The Early African Heritage in CaliforniaSeeking El Dorado: African Americans in CaliforniaThe Early African Heritage in California from Seeking El Dorado: African Americans in California by Jack D. Forbes and Lawrence B. DeGraaf, Kevin Mulroy and Quintard Taylor, eds.

Isabel de Olivera was typical of the hundreds of Spanish-speaking black settlers who founded and populated cities and towns from San Antonio to San Francisco. In 1781, they comprised a majority of the founders of Los Angeles. Olivera, one of the first inhabitants of Santa Fe in 1600, wrote:

I am going . . . to New Mexico and have some reason to fear that I may be annoyed by some individual since I am a mulatto. It is proper to protect my rights in such an eventuality by an affidavit showing that I am a free woman, unmarried and the legitimate daughter of Hernando, a negro, and an Indian woman named Magdalena . . . . I demand Justice.

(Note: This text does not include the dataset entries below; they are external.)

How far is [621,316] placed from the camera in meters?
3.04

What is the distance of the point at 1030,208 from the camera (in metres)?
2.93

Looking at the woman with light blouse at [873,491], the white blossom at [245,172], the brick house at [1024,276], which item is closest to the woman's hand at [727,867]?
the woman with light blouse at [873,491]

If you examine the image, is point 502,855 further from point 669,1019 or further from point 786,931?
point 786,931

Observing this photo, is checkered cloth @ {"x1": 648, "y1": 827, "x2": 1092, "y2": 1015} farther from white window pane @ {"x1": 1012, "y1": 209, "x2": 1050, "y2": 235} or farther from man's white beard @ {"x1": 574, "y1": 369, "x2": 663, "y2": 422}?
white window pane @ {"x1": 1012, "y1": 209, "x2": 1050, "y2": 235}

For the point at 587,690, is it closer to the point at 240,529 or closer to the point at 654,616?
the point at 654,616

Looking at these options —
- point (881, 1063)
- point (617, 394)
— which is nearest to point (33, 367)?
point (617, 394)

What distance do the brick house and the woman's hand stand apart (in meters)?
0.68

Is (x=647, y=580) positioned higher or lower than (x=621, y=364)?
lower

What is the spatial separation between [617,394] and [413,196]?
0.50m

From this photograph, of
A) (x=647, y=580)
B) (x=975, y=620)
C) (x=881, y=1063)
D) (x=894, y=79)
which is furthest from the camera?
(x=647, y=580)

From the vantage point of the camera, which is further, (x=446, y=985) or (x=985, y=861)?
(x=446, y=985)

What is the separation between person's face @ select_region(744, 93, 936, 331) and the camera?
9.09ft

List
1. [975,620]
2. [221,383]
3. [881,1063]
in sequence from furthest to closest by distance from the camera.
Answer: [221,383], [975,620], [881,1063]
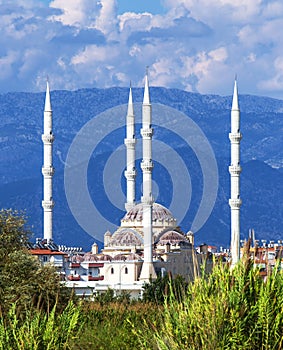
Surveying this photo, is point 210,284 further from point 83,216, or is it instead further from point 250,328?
point 83,216

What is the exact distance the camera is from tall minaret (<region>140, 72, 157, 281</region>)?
68.1 meters

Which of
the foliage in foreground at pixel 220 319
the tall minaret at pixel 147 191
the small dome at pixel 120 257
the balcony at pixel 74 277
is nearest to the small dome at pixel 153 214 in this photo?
the small dome at pixel 120 257

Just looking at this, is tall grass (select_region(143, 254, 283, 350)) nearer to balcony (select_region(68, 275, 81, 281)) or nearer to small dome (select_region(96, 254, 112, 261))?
balcony (select_region(68, 275, 81, 281))

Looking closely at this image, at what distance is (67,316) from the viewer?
21.2 meters

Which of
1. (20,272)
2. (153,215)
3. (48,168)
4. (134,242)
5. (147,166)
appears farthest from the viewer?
(153,215)

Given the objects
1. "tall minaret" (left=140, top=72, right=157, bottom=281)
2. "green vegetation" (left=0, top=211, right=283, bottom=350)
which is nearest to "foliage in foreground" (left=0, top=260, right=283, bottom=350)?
"green vegetation" (left=0, top=211, right=283, bottom=350)

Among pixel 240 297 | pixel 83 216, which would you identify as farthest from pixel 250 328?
pixel 83 216

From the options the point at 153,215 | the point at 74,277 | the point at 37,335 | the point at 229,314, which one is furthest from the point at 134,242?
the point at 229,314

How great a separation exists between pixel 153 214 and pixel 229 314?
205 ft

When Mexico declared its independence from Spain in 1821 - abolishing slavery and guaranteeing full citizenship rights to all, regardless of color - hundreds of free African Americans crossed the border into what was then Mexican Texas to seek the freedom denied them in the United States. But Texas revolutionaries crushed the aspirations of free blacks and runaways when they transformed the new Republic of Texas into a vast slaveholding empire in 1836. The days of freedom were over; for African Americans, that part of the West was no longer a safe harbor.

The first significant numbers of African Americans to enter the territory north of Texas did not do so by choice. Between 1830 and 1850, nearly seventy thousand Native Americans were forcibly relocated from the Old South to Indian Territory. Their ranks included ten thousand blacks - some of whom were enslaved. At least 175 perished along the way.